Material provided

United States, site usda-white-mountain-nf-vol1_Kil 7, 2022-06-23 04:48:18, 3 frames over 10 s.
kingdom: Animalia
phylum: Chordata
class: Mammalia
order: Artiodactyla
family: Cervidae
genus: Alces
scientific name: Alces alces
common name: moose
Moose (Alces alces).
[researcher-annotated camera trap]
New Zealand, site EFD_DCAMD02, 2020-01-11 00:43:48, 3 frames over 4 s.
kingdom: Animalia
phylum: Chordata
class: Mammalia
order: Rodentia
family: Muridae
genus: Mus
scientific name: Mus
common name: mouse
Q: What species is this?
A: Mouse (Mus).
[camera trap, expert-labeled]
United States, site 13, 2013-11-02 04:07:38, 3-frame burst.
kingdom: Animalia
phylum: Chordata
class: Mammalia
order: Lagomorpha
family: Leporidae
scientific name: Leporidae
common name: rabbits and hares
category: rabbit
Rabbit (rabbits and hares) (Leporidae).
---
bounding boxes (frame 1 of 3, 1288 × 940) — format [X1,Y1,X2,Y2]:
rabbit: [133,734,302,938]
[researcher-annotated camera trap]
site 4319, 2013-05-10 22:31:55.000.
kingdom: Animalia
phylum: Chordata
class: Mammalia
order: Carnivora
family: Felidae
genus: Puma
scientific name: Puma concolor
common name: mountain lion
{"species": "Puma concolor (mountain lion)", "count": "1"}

Your assignment
Each line that includes the word "Puma" counts once; report how many such lines the entries have, and nothing else.

Answer box
3